One of the most uncomfortable and suffocating feelings in the world is to remain in a place or space or relationship that brings unnecessary stress, drama, or threatens your peace.
I’ve had seasons where I’ve remained in situations I’ve outgrown or held on to people or things I knew it was time for me to let go of, and when I didn’t listen to my inner voice, usually all kinds of hell broke loose. And because I’m no longer willing to allow anyone or anything in my life or space that would seek to threaten my peace or be a parasite on my time, energy, resources, and overall well-being, I know when to walk away.
And it’s a process.
The decision to know who and what to walk away from will require being honest with yourself and may bring confrontation and discomfort, and in some cases, require strategic planning so that you’re able to move on as best as you can.
Deep down you already know who and what you need to let go of, and there’s no time like the present to start making changes.
This is your life. Do what you have to do when it comes to the following:
Jobs. Most of us have responsibilities and don’t have the luxury to just up and quit a job we’ve either outgrown or has served its purpose for the season we’ve needed it, but if you find that you’re in a job or role or working for a company that has a toxic culture and hostile work environment that has gotten progressively worse and leaves you more drained and stressed than ever, it’s time to go. Update your resume, stack your paychecks, and begin looking for another job as soon as possible. While it may not be a convenient time to begin looking elsewhere, the discomfort you feel at the job you’re at could be the catalyst to push you towards something better and get you closer to your dream career opportunities.
Relationships. Whether it be a significant other or family member or friend, you get to decide who you will and will not allow in your space and your life and to have access to you and your time. And if you find you have one-sided relationships in your life with people who are always taking, calling, texting, asking, and expecting from you in areas they are not reciprocating, it’s time for you to reevaluate who gets to stay and who needs to go. A lot of the people you meet will likely be seasonal acquaintances at best, maybe some casual friendships in between, and some cool dates to spend time with, but relationships can get expensive -- on your time, money, and energy. And it’s critical to be mindful with who you choose to allow in your life.

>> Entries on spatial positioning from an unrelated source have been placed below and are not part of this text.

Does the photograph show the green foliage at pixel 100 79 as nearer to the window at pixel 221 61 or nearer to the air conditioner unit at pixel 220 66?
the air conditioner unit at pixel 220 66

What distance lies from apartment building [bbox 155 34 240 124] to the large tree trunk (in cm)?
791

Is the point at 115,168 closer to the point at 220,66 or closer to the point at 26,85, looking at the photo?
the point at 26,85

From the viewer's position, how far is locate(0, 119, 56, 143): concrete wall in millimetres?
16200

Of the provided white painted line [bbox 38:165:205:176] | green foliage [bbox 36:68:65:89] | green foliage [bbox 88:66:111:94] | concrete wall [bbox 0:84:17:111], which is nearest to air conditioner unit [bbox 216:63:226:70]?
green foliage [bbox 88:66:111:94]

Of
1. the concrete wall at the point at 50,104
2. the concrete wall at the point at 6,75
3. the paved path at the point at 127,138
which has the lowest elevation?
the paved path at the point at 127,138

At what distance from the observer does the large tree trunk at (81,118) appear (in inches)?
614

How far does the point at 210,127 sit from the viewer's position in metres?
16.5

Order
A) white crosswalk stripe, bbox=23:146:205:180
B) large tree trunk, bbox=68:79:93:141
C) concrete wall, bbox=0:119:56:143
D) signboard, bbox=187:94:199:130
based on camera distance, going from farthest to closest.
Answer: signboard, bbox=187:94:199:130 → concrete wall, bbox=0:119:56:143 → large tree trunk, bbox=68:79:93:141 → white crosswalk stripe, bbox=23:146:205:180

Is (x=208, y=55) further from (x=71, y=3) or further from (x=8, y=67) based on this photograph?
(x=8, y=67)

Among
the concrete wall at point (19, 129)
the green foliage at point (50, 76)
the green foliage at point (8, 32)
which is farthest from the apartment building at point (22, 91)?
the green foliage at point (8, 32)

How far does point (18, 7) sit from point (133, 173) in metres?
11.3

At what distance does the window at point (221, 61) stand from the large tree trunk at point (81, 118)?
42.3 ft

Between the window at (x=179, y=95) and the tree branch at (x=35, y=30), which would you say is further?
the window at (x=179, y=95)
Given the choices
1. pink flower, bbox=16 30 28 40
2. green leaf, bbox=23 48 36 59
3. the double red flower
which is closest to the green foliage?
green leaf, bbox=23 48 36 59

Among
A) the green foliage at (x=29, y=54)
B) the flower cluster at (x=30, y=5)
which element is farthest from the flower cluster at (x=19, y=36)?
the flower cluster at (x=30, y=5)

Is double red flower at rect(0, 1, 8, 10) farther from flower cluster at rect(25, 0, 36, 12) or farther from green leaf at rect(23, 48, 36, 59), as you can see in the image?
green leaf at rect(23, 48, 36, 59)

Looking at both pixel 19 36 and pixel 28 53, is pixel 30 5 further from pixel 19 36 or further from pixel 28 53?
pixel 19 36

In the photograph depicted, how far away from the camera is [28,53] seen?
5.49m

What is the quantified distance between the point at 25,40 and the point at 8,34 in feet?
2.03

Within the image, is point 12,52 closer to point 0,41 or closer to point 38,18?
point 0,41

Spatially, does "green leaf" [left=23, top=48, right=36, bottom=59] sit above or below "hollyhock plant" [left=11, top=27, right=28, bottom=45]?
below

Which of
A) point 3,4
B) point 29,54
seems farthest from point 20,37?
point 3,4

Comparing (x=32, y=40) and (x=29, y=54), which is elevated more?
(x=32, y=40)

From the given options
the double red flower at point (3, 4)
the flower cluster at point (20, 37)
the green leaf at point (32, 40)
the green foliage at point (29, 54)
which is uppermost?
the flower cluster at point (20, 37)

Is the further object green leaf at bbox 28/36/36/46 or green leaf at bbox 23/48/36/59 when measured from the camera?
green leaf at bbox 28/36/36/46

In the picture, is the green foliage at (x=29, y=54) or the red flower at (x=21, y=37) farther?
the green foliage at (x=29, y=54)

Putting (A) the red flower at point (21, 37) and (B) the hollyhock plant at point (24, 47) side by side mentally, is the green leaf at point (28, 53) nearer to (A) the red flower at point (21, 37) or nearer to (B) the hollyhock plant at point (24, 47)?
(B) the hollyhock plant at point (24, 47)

Opportunities. Not all opportunities that come your way are great or worth your time and energy. More often than not, depending on what opportunities are presented to you, it’s wise to get as much information as possible and to take a few days to decide whether or not an opportunity may be a good fit for you. I’ve personally turned down opportunities that sounded great at the time, but upon careful observation and reading the fine print of what was presented to me, I ultimately decided to walk away and later learned I made the right choice. If you get an unsettling feeling about someone or something that may be presented to you or the parties involved are encouraging you to rush about making a decision with the opportunity presented to you, without allowing you reasonable time to make a decision, proceed with caution and consider walking away.
You are not obligated to remain committed to anyone or anything that disrupts or unsettles your peace and emotional, physical, or spiritual well-being. If anyone or anything in your life is stressing you out or a source of constant frustration, you need to let go and walk away.